DIRECTIONS FOR THIS TASK: Filtering the records below, copy only those lines that include the word "Zealand".

::::

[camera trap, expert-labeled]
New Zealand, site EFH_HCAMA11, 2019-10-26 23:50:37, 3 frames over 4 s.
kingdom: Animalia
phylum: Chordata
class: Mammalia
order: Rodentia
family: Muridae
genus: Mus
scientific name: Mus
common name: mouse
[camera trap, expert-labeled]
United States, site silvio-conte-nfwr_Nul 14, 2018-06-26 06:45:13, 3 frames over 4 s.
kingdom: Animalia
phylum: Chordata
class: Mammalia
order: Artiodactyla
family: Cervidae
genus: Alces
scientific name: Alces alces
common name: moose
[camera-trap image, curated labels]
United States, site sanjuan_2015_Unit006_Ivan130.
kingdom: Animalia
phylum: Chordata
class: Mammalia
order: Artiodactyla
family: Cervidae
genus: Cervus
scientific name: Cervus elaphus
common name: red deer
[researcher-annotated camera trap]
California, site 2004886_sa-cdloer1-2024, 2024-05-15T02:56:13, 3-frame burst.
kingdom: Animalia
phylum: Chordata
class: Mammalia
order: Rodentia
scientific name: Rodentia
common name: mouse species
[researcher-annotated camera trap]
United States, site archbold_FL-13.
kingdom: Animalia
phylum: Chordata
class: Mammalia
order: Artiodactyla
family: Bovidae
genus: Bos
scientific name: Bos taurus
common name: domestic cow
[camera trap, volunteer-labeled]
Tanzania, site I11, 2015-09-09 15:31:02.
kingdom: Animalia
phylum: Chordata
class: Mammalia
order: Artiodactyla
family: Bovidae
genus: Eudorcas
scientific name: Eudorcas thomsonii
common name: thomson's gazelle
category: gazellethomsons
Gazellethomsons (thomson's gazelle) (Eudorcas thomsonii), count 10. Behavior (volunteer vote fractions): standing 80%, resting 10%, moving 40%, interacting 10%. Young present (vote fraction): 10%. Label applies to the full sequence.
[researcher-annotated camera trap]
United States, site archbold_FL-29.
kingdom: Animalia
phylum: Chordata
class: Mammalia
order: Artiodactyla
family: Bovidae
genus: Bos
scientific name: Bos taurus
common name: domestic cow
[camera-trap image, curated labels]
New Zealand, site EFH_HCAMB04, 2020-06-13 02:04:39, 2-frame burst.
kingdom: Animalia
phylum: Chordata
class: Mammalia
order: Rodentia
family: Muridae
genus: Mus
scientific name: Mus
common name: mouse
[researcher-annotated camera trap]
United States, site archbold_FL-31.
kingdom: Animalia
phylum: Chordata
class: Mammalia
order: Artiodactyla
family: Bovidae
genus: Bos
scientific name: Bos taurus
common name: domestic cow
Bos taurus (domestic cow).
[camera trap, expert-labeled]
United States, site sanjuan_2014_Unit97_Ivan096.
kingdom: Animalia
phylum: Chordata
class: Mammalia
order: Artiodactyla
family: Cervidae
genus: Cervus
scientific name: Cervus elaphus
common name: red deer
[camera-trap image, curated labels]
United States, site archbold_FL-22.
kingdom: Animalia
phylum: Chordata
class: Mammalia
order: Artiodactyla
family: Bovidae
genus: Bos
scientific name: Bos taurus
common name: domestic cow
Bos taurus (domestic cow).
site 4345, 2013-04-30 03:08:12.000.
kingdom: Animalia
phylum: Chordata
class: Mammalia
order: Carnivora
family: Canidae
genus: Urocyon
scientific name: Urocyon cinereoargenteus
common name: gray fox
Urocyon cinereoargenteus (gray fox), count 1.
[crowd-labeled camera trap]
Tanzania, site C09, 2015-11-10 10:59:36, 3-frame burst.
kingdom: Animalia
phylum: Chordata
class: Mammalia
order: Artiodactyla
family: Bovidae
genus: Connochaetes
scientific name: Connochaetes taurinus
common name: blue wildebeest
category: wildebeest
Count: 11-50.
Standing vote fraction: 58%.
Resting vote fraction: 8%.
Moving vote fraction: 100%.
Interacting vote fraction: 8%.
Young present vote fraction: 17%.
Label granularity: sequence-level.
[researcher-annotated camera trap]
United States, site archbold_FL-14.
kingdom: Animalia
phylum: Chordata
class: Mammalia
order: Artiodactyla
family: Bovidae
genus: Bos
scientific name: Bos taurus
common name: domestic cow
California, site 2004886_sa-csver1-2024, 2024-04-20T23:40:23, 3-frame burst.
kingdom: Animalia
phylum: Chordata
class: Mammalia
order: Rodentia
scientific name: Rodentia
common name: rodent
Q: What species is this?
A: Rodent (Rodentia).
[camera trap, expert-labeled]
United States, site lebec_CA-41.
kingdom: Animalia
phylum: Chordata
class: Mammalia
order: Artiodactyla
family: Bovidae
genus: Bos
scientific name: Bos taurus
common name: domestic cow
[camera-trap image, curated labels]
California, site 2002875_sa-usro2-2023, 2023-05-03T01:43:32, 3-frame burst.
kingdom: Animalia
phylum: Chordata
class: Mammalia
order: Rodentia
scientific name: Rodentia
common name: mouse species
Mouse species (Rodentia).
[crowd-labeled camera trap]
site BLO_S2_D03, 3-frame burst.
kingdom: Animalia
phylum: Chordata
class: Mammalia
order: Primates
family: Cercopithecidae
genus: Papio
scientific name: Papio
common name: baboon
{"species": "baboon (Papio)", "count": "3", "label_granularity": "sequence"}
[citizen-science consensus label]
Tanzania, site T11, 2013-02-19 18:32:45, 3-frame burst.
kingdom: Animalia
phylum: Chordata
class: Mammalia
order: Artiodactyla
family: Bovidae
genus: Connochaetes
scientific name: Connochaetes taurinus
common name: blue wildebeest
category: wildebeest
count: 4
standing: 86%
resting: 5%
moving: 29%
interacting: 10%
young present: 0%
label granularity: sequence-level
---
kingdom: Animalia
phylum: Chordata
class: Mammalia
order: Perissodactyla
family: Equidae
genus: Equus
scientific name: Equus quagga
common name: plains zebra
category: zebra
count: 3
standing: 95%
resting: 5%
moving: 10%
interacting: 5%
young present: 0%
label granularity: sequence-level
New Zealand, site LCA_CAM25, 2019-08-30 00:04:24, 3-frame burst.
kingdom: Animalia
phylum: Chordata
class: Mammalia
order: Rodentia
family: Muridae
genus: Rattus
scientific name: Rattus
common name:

::::

EXPECTED OUTPUT:
New Zealand, site EFH_HCAMA11, 2019-10-26 23:50:37, 3 frames over 4 s.
New Zealand, site EFH_HCAMB04, 2020-06-13 02:04:39, 2-frame burst.
New Zealand, site LCA_CAM25, 2019-08-30 00:04:24, 3-frame burst.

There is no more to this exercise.